User cannot enter his group's directory despite the directory having the correct permissions and the user being in the proper group

NoobAdmin

3/22/23, 2:38 AM

I have a directory called /workspace that looks like this:

[root@machine workspace]# ls -al
total 7
drwxr-s---. 7 root workspace 4651468242 Nov 16 14:41 .
dr-xr-xr-x. 22 root root 4096 Nov 15 11:36 ..
(I left out its subdirectories. You can see that /workspace belongs to the group workspace)

Then there's a user yang whose id is as follows:
[root@machine workspace]# id yang
uid=563(yang) gid=1701(yang) groups=1701(yang),1044(workspace)
This should allow him to enter /workspace but in reality he couldn't:
[root@machine workspace]# su - yang
Last login: Mon Nov 22 10:05:41 CST 2021 on pts/46
[yang@machine ~]$ cd /workspace/
-bash: cd: /workspace/: Permission denied
However of all users in the group workspace, he's the only one with this problem. Other users can access /workspace just fine, for example:
[root@machine workspace]# id zhao
uid=651(zhao) gid=651(zhao) groups=651(zhao),1044(workspace)
[root@machine workspace]# su - zhao
Last login: Mon Nov 22 10:13:27 CST 2021 on pts/103
[zhao@machine ~]$ cd /workspace/
[zhao@machine workspace]$
More details here:
[yang@machine ~]$ id
uid=563(yang) gid=1701(yang) groups=1701(yang),1044(workspace) context=unconfined_u:unconfined_r:unconfined_t:s0-s0:c0.c1023

[zhao@machine ~]$ id
uid=651(zhao) gid=651(zhao) groups=651(zhao),1044(workspace) context=unconfined_u:unconfined_r:unconfined_t:s0-s0:c0.c1023
The frustrating issue is encountered on both CentOS 6.9 and 7.9. Can anybody help me with it? Thanks!

0 + 0

linux

permissions

centos6

centos7

Score:0

Server

NoobAdmin

3/22/23, 3:36 AM

Okay so after a colleague suggested me that there might be an upper limit for supplementary groups, I doubled checked and found that /workspace is on an nfs drive with the command df -hT, and according to RFC5531, when using AUTH_SYS authentication, the default maximum number of group IDs is 16. I found a guide from NetApp teaching you how to change the default limit. While in practice the method should differ between different vendors, it can nevertheless give you an overall idea.

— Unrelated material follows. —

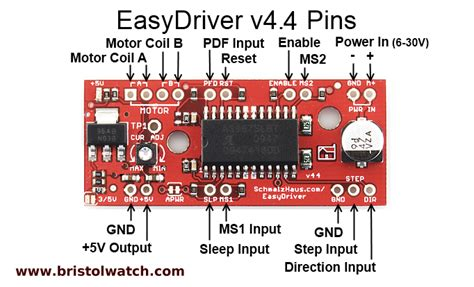 PIC16F628 Rotary Encoder Operates Stepper Motor Controller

Another lesson is to never leave out anything when asking questions. As it turned out, yang belonged to more than 16 groups while most other users didn't exceed that number. I left out the other groups thinking they were too long, too obtrusive, but in the end, they turned out to be the problem.

0 + 0

Elon Musk

I sit in a Tesla and translated this thread with Ai:

EN: User cannot enter his group's directory despite the directory having the correct permissions and the user being in the proper group

TH: ผู้ใช้ไม่สามารถเข้าสู่ไดเร็กทอรีของกลุ่มได้ แม้ว่าไดเร็กทอรีจะมีสิทธิ์ที่ถูกต้องและผู้ใช้อยู่ในกลุ่มที่ถูกต้องก็ตาม

RO: Utilizatorul nu poate intra în directorul grupului său, deși directorul are permisiunile corecte și utilizatorul se află în grupul corespunzător

RU: Пользователь не может войти в каталог своей группы, несмотря на то, что каталог имеет правильные разрешения и пользователь находится в соответствующей группе.

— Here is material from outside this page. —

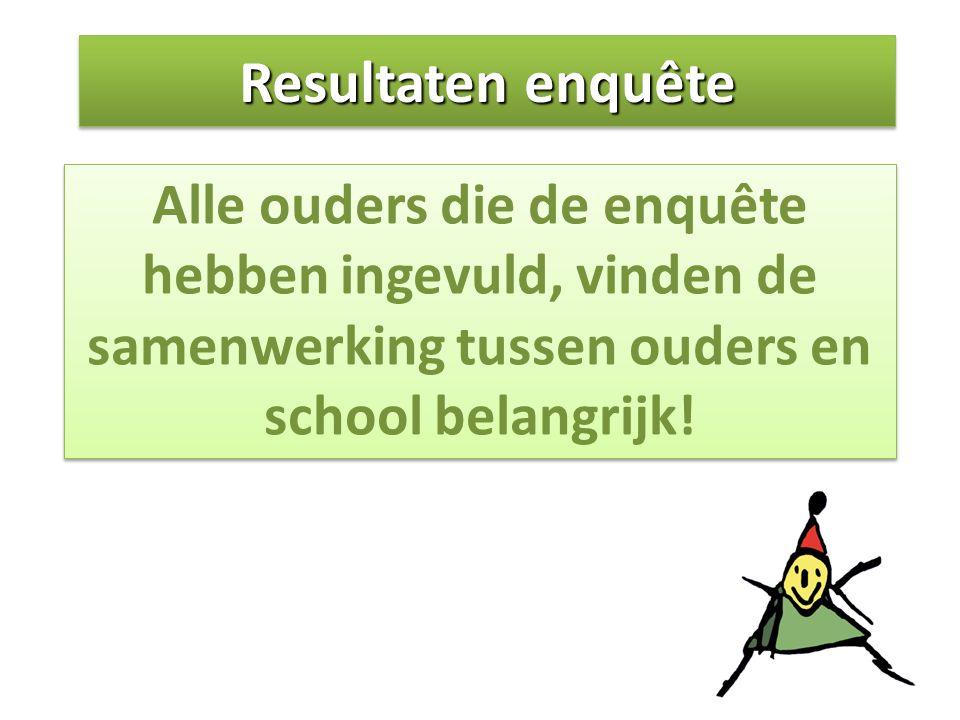 Resultaten enquête Alle ouders die de enquête hebben ingevuld, vinden de samenwerking tussen ouders en school belangrijk!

VI: Người dùng không thể vào thư mục nhóm của mình mặc dù thư mục có quyền chính xác và người dùng đang ở trong nhóm phù hợp

Post an answer

Most people don’t grasp that asking a lot of questions unlocks learning and improves interpersonal bonding. In Alison’s studies, for example, though people could accurately recall how many questions had been asked in their conversations, they didn’t intuit the link between questions and liking. Across four studies, in which participants were engaged in conversations themselves or read transcripts of others’ conversations, people tended not to realize that question asking would influence—or had influenced—the level of amity between the conversationalists.